Believe me, things will jump out at you if you practice this intentional listening habit. Once you have heard the music, analyzed it, determined whether they like it or not, and decided what you want the children to learn from it, make a plan. Try it out in the next lesson. Let the students determine whether you can continue with this song, if your ideas work, or if it's a total bust.

"I Have a Car"

Now, I said I would tell you about "I Have a Car." I used this song the first nine weeks with second graders. The fun movements for the refrain make it an immediate hit. The cute song track on the curriculum CD added to the students' engagement. But I wanted to use it to teach more.

How about melodic movement? Mi-Re-Do? Same-different phrases? So I used an old-school technique for teaching those things—I made Melody Maps. At least that's what I called them. Basically, you take a simple song, superimpose a staff over the melody and create stair steps to simulate the stepwise movement in the phrases. The rhythm is also there—large cars, smaller cars, and puffs of smoke!

Children can "SEE" the movement of the melody while it is being played or sung.

In preparing the document for addition to Unit 1 Lesson Plans, I saw a few things I missed before.

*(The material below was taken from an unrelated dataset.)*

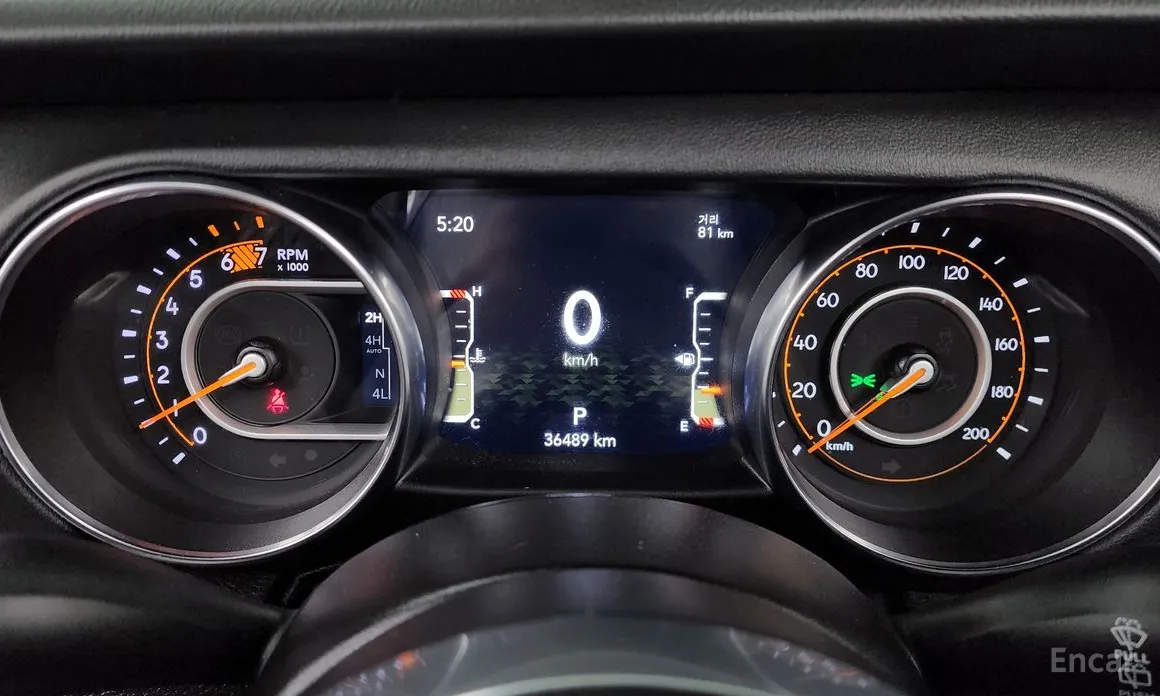 Jeep Wrangler 2018 2.0 Overland Power Top 4Door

  • This is an old song and uses terminology that children will not be familiar with—Vocabulary!

  • Maybe I'll look up the old-timey car. I found out that the first car, the Model-T, was nicknamed the "Tin Lizzie." The more I read, the more I knew the kids would enjoy the story about how that happened. Social Studies!

  • Maybe I'll create a blank staff sheet and cut-out balls so students can "manipulate" the notes on the staff. Manipulatives and Ear Training.

  • Maybe I'll put it all in a Powerpoint that can be used online or in the classroom. So teachers won't have to do that this year.

So I did all of the above and created a fantastic activity that you can use online or in the classroom.

Just a simple song but so many possibilities!

And the students will sing it over and over as they continue to work on matching pitch, improving their singing skills, and most importantly developing the foundation for music reading skills.

You will LOVE this activity! Easy to adapt for whatever your situation in 2020!